これに対し市長は、国が外国人に対する包括的な共生施策を持たず、「曖昧なまま全てが自治体に任されてきた」と現状を指摘。「多くの自治体の首長は、自治体任せになっている外国人施策について非常に強い課題感を持っている」とし、「全国市長会などでも、これから議論されるべき問題」だと述べた。また、事実に基づかない情報の拡散については「市内の外国人犯罪は全国平均や過去と比べて急増しておらず、日本人・外国人ともに安全に暮らせる状態は維持されている」「分断や排除をあおる言葉が飛び交う状況に強い危機感を覚えている」とし、「つくば市は常に共生を目指し続ける」とした。
正しくメッセージを伝えていく
外国人排斥への不安が市民の間に広がることについては「現時点でつくば市民の中で外国人問題に関して激しい対立がすでに起きているという認識には立っていない」と話し、「(参政党への)投票行動が必ずしも外国人排除目的とは限らない」とも述べた。その上で「さまざまな不満や不安の声をきちんと聞くことは行政として重要なこと。今後もつくば市では、日本人、外国人を問わず、実際に困難な状況にある人に必要な施策を打っていく」とした上で、「つくばは(外国籍市民との)共生を続けるという安心感のあるメッセージを発信する」と強調し、「さらに分断が拡大するような方向にいかないように、正しくメッセージを伝えていくことが重要」と述べた。
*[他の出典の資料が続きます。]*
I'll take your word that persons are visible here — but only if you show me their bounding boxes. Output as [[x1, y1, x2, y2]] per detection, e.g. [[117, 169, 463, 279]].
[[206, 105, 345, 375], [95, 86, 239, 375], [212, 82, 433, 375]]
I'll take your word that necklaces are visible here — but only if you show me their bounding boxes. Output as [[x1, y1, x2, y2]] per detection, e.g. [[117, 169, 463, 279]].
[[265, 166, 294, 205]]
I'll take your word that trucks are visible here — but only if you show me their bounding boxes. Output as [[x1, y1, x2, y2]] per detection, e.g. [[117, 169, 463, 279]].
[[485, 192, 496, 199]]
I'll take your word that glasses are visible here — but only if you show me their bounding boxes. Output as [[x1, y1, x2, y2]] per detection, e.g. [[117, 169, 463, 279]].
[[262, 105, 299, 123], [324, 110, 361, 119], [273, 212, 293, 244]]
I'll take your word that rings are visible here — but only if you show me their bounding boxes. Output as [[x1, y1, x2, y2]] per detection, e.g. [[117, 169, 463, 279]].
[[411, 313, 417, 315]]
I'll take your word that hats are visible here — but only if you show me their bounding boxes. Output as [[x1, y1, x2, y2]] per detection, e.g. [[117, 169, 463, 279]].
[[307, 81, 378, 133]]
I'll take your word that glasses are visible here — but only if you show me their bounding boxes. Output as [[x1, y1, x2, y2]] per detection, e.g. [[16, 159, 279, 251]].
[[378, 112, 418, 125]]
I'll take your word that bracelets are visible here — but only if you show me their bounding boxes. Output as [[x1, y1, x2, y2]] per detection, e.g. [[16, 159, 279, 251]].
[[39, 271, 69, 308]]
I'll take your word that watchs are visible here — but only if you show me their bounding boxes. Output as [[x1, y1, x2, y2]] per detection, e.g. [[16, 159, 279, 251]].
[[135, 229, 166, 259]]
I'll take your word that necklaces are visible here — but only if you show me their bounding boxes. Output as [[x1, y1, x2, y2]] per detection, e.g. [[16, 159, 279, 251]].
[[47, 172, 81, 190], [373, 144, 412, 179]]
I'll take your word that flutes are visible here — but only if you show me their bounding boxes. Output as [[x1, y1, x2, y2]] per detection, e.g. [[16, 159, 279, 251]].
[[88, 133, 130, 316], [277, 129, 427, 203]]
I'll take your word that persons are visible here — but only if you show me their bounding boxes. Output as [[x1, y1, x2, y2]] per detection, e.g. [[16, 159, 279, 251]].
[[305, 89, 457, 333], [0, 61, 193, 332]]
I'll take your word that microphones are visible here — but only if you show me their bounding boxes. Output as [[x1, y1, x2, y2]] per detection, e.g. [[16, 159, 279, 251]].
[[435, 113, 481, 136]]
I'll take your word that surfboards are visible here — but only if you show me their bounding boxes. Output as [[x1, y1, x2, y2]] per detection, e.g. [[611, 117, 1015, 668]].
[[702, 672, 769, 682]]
市では今後、来日して間もない外国籍児童を対象に、日本の学校生活や習慣、言語を事前に学べる「プレスクール事業」を新たに開始するなど、外国籍市民への生活支援を拡充する方針を示した。
つくば市には2023年12月1日現在、市全体の人口の約4.9%にあたる、144カ国1万2663人の外国人市民が暮らしている。居住する外国人の数は県内で最も多い。市では2016年に、すべての人にとって住みやすいグローバル都市の実現を目的とした国際化施策のガイドライン「つくば市国際化基本指針」を策定。23年5月には、増加傾向にある外国籍市民の多様化を受け、必要とされる生活支援策など変化する状況に対応するため、「第2次つくば市グローバル化基本指針」を策定した。指針の第1段階では「日本人市民・外国人市民それぞれが安全に安心して暮らすことができる状態」をつくることを皮切りに、32年までの10年間で「外国人・日本人の区別なく、すべての人にとって住みやすいグローバル都市」をつくることを掲げている。(柴田大輔)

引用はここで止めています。